I swear to god, I saw the hairs on the back of her neck rise and she launched into a diatribe, and a vicious one. It was personal, outlining how, because I’m a “loose” parent who is rarely around to see what her kids are up to, I'm no expert. She was also quick to tell me that, unlike me, she wasn't trying to be her daughter’s friend, but her mother.

That’s when she hung up on me.

Two days later my daughter brought her phone to me and showed me a picture of Louisa, my friend's daughter, on a Snapchat story, Bacardi Breezer in one hand, cigarette in the other, kissing two different boys.
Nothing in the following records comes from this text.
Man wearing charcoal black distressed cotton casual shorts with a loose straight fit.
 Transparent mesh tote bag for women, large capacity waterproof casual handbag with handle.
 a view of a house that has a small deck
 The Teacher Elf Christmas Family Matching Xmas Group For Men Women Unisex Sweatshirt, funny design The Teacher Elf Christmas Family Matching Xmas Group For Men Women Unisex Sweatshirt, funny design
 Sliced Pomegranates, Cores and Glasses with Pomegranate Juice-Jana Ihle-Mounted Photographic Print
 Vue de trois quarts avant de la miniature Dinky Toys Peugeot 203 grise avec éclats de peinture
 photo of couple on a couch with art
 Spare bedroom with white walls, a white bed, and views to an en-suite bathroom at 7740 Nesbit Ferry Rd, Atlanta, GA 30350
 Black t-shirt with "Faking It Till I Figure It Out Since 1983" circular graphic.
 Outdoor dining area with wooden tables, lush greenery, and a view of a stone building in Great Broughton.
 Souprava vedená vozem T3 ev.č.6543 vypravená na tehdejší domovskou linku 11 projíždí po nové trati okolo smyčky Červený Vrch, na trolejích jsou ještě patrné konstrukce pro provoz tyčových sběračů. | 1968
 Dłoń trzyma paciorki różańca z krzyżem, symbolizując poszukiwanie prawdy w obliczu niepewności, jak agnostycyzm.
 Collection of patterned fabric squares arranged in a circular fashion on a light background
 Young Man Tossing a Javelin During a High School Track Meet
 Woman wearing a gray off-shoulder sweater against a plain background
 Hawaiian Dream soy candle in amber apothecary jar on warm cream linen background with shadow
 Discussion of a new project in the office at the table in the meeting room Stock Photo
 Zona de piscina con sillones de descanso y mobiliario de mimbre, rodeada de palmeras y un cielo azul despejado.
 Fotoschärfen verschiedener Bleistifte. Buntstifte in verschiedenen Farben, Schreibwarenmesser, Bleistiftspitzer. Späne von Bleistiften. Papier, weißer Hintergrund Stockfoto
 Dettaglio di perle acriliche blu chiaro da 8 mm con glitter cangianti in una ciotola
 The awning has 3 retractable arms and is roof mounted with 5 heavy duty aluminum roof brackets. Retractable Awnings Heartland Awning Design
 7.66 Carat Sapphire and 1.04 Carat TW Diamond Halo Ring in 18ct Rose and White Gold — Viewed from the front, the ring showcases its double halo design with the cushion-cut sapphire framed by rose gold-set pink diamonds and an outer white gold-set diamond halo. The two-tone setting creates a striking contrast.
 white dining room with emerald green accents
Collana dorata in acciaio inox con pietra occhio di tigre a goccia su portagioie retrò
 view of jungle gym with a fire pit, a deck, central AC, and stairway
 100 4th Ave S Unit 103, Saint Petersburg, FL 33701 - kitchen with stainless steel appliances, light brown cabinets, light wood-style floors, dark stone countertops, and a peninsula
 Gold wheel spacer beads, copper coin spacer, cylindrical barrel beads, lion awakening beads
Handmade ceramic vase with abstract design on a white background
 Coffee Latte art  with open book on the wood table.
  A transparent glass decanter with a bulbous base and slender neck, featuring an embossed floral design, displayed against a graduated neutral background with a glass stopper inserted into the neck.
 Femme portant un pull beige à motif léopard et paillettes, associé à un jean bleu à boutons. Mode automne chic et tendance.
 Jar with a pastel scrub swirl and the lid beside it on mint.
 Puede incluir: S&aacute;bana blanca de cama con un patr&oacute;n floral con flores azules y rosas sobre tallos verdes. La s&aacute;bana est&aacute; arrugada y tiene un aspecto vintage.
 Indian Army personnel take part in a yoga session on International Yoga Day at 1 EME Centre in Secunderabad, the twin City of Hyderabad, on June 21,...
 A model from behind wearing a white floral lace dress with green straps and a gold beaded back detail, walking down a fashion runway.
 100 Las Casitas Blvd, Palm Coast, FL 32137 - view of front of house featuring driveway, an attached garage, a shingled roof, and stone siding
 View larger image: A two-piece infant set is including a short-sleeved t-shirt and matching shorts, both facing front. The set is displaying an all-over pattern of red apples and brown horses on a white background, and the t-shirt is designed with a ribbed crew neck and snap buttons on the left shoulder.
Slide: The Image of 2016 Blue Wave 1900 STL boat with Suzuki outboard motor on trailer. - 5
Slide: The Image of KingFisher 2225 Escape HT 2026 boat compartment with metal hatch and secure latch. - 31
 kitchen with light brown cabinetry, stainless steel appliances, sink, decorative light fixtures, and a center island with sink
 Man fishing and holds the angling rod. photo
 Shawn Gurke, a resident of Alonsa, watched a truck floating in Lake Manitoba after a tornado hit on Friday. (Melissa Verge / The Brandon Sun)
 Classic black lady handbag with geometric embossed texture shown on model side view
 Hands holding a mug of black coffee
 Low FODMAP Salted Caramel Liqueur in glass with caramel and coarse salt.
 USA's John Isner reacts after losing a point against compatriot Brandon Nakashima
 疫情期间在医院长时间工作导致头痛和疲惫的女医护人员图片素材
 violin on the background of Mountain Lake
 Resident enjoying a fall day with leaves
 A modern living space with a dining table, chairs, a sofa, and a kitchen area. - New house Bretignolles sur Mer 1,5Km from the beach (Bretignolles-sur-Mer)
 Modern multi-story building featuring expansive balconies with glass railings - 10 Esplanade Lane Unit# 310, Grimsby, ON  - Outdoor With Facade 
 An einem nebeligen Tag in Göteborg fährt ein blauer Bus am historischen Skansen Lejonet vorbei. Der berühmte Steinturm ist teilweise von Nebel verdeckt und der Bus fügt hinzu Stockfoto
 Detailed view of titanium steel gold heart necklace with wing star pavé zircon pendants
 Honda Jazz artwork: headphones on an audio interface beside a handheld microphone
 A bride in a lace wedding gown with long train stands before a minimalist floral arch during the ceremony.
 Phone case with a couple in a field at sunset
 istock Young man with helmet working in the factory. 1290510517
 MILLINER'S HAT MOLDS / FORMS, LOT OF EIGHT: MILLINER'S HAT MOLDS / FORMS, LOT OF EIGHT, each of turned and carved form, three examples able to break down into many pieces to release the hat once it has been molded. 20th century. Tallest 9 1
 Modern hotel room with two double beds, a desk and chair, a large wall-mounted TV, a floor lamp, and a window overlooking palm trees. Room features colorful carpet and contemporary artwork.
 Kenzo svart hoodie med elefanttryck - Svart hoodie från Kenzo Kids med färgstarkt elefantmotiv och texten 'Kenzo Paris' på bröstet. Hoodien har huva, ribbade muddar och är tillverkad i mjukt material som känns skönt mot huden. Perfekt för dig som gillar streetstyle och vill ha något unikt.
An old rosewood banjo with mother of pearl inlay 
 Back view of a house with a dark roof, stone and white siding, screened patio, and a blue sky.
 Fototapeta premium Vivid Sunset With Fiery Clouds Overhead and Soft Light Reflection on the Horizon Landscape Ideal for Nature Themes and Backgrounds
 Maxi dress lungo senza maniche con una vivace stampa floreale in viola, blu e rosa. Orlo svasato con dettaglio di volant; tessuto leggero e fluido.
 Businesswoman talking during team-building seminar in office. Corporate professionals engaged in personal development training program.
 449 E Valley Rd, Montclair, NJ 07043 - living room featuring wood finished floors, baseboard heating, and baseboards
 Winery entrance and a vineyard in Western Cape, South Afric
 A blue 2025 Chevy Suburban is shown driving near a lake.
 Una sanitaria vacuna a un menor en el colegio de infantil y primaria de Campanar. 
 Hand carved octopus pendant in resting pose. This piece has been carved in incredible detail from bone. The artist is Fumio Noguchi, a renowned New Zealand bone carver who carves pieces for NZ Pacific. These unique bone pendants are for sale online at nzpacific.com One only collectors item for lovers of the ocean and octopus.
This is where my dilemma kicks in. If I tell my friend about this, even if she does believe me, will she just think I'm doing it to prove my point? That's not my motivation - I just want to alert her to the fact her daughter is not only partying, she’s doing it really dangerously?

Or should I just stay quiet and hope our friendship will repair?

I'd love to hear your advice or experiences with this kind of situation.